Another problem Sadler Edepli identified was the feeling of not belonging, the so-called imposter syndrome that she encountered while attending Harvard Medical School. Women would ask themselves how they had ended up studying at Harvard, believing that their admission had been a mistake, so they would just lay low and get by.
“But you got straight A’s and you played first violin and built a school in a developing country, you are clearly not an imposter,” said Sadler Edepli.
Both Pálfi and Sadler Edepli believed that part of the problem lay in the few examples of women in positions of leadership in STEM, resulting in hardly any role models for girls looking to pursue the sciences.
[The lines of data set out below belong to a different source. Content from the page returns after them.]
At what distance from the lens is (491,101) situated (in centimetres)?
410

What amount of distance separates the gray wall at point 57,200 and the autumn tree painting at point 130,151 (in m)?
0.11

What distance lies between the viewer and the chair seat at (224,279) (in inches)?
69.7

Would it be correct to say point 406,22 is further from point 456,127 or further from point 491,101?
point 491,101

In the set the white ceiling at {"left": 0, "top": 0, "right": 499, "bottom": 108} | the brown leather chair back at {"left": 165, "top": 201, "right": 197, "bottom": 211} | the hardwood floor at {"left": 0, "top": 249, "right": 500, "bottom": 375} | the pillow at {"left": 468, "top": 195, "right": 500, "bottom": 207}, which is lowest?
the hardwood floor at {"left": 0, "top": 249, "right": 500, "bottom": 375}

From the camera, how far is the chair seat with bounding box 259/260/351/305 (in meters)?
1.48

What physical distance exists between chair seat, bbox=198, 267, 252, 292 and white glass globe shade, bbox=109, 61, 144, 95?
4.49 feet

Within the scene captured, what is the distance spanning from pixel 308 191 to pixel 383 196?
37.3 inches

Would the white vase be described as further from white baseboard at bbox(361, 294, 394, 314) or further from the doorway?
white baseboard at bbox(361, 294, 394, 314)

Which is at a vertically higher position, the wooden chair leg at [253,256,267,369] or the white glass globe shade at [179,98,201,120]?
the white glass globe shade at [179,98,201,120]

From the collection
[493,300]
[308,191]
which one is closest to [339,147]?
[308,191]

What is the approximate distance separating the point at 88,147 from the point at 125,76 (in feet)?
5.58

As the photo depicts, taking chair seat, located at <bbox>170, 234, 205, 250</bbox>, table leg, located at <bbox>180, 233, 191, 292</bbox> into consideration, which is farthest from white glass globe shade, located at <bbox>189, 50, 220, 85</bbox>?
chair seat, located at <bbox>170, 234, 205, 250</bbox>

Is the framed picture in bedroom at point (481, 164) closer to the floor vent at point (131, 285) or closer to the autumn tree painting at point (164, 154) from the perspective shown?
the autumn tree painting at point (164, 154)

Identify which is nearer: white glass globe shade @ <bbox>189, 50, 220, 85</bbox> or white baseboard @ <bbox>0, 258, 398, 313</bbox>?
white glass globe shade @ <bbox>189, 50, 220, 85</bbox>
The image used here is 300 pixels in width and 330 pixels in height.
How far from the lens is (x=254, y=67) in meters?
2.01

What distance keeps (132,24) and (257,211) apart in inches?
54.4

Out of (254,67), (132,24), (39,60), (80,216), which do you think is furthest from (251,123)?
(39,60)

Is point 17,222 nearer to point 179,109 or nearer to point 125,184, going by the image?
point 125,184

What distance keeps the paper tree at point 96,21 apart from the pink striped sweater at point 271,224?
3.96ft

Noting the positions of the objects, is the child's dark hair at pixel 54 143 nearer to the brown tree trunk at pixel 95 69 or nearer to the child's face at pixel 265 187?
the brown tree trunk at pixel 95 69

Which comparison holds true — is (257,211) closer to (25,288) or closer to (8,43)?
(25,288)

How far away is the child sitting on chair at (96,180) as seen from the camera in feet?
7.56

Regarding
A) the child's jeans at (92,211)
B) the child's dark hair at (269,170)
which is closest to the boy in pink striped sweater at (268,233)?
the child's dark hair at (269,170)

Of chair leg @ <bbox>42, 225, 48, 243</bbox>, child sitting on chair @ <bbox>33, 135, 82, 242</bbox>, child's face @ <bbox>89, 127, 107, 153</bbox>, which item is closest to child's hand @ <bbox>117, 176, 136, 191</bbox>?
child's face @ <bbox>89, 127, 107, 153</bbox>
“Men in general tend to have a path. They graduate from high school, they graduate from college, they go to graduate school, they go to postdoc, they get a job,” explained Sadler Edepli, who will be coming to NYUAD to teach. “It’s not the same for women. There’s no path. And I think having women come and tell them stories, that for me has been so powerful.”
Building a community connecting women in science, helping students find mentors and role models to follow, is something that Sadler Edepli wants to instigate at NYUAD once she moves to the campus.
“Even if my story is not like this other woman’s story, at least I know there’s a story and I can create my own,” she said. “Hearing other’s stories, I personally believe, has been of great help for me.”
Sadler Edepli also believes that it is not just women's responsibility, but also men's, to realize that less gender diversity in the field will mean fewer creative and exciting solutions in the sciences.
Delving deeper into the reasons why people have certain perceptions of women in the sciences, Sadler Edepli explained that often it happens unconsciously, because people evaluating women typically do not think of them as successful researchers, coders or mechanical engineers.
“It’s really important to actively identify people who can be in your corner, mentors that really will come to bat for you and will encourage you, and will give you honest criticism,” said Sadler Edepli. “Science is all about communities, so you don’t do it alone. You make sure that you have people who really have your back ... and the other, I think, is having that tough skin. So you sit in the front row, you sit at the table, you voice your ideas, you take those risks.”
Editor's note: The headline and anecdote from the first paragraph were edited on April 19 to remove a direct quote that had been said off the record.